If Democrats actually demonstrated the political will to prosecute the crimes of those in the Trump administration, many junior- and mid-ranking staffers might find the rules could be made to apply to them after all. The exemption on insider trading only extends to members of Congress – not them.

It is vanishingly unlikely that Donald Trump is shaping his Iran strategy – or lack of it – to help his staff make money by trading or betting. The White House still insists that he “does not tolerate any administration official illegally profiteering off of insider knowledge, and any implication that officials are engaged in such activity without evidence is baseless and irresponsible reporting.”

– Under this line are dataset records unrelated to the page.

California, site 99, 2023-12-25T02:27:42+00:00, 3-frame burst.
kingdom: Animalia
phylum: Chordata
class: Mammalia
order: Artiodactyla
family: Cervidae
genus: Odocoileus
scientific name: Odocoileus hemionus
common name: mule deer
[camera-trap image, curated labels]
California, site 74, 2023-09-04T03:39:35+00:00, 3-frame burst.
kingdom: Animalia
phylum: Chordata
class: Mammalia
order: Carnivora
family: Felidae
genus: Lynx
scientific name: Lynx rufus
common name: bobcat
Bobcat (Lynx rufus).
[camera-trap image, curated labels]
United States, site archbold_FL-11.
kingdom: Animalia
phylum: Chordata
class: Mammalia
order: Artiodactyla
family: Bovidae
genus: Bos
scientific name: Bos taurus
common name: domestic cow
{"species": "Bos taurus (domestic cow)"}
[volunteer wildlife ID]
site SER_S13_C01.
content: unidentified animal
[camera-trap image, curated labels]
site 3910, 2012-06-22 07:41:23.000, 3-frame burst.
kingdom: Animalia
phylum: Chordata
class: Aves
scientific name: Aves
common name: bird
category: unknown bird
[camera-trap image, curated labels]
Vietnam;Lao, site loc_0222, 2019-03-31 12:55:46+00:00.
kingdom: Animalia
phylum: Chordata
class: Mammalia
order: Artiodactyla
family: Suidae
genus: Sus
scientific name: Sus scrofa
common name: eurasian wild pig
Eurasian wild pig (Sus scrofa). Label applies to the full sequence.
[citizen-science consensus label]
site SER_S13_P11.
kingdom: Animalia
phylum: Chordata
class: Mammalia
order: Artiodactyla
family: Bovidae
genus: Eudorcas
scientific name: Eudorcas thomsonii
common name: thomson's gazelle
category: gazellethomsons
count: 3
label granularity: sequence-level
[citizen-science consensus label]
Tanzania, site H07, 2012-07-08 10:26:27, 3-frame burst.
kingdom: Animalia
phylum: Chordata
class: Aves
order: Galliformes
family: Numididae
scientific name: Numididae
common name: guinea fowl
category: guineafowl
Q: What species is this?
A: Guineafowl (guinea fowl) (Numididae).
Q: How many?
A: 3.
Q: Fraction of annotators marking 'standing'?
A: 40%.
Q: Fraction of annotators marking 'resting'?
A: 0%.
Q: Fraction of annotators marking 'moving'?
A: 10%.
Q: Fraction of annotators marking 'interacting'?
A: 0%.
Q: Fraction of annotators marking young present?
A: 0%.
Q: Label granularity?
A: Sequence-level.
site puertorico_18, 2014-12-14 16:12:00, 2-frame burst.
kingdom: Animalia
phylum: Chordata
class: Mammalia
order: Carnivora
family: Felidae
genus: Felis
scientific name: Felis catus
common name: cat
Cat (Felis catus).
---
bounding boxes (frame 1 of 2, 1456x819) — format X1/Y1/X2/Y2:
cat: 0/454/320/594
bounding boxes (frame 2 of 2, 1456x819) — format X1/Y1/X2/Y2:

But the evidence that his team are taking advantage of the chaos he causes, and maybe even trying to nudge and manipulate the president to suit their trades, is mounting. 

The reality is that until Democrats take the House in the midterms, we have no chance of getting anywhere near the truth of what is happening. Until they’re in the White House, there is no prospect of justice for any of it – and perhaps not even then. In the meantime, doubt will pervade everything. 

Trump is a mad old man, not an evil genius deliberately moving the markets. Those around him, though, could be a very different story indeed.